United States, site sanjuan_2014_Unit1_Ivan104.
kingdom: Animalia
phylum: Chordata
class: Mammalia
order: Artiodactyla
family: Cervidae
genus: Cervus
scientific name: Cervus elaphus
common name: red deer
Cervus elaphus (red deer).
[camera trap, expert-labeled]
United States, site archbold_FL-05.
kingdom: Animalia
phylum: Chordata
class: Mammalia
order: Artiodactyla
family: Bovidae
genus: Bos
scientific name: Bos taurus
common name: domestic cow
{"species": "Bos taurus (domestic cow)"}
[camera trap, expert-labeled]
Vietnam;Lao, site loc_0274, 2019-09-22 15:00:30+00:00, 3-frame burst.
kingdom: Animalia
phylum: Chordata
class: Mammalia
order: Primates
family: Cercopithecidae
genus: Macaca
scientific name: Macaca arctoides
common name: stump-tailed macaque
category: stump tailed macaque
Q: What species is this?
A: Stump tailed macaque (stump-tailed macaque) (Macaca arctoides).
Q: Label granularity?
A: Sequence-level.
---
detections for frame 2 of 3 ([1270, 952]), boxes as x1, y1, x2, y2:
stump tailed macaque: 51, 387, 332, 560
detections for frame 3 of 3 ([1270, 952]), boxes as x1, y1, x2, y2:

------------------------------------------------------------

All of the records need to be returned exactly as they are.

United States, site sanjuan_2014_Unit1_Ivan104.
kingdom: Animalia
phylum: Chordata
class: Mammalia
order: Artiodactyla
family: Cervidae
genus: Cervus
scientific name: Cervus elaphus
common name: red deer
Cervus elaphus (red deer).
[camera trap, expert-labeled]
United States, site archbold_FL-05.
kingdom: Animalia
phylum: Chordata
class: Mammalia
order: Artiodactyla
family: Bovidae
genus: Bos
scientific name: Bos taurus
common name: domestic cow
{"species": "Bos taurus (domestic cow)"}
[camera trap, expert-labeled]
Vietnam;Lao, site loc_0274, 2019-09-22 15:00:30+00:00, 3-frame burst.
kingdom: Animalia
phylum: Chordata
class: Mammalia
order: Primates
family: Cercopithecidae
genus: Macaca
scientific name: Macaca arctoides
common name: stump-tailed macaque
category: stump tailed macaque
Q: What species is this?
A: Stump tailed macaque (stump-tailed macaque) (Macaca arctoides).
Q: Label granularity?
A: Sequence-level.
---
detections for frame 2 of 3 ([1270, 952]), boxes as x1, y1, x2, y2:
stump tailed macaque: 51, 387, 332, 560
detections for frame 3 of 3 ([1270, 952]), boxes as x1, y1, x2, y2:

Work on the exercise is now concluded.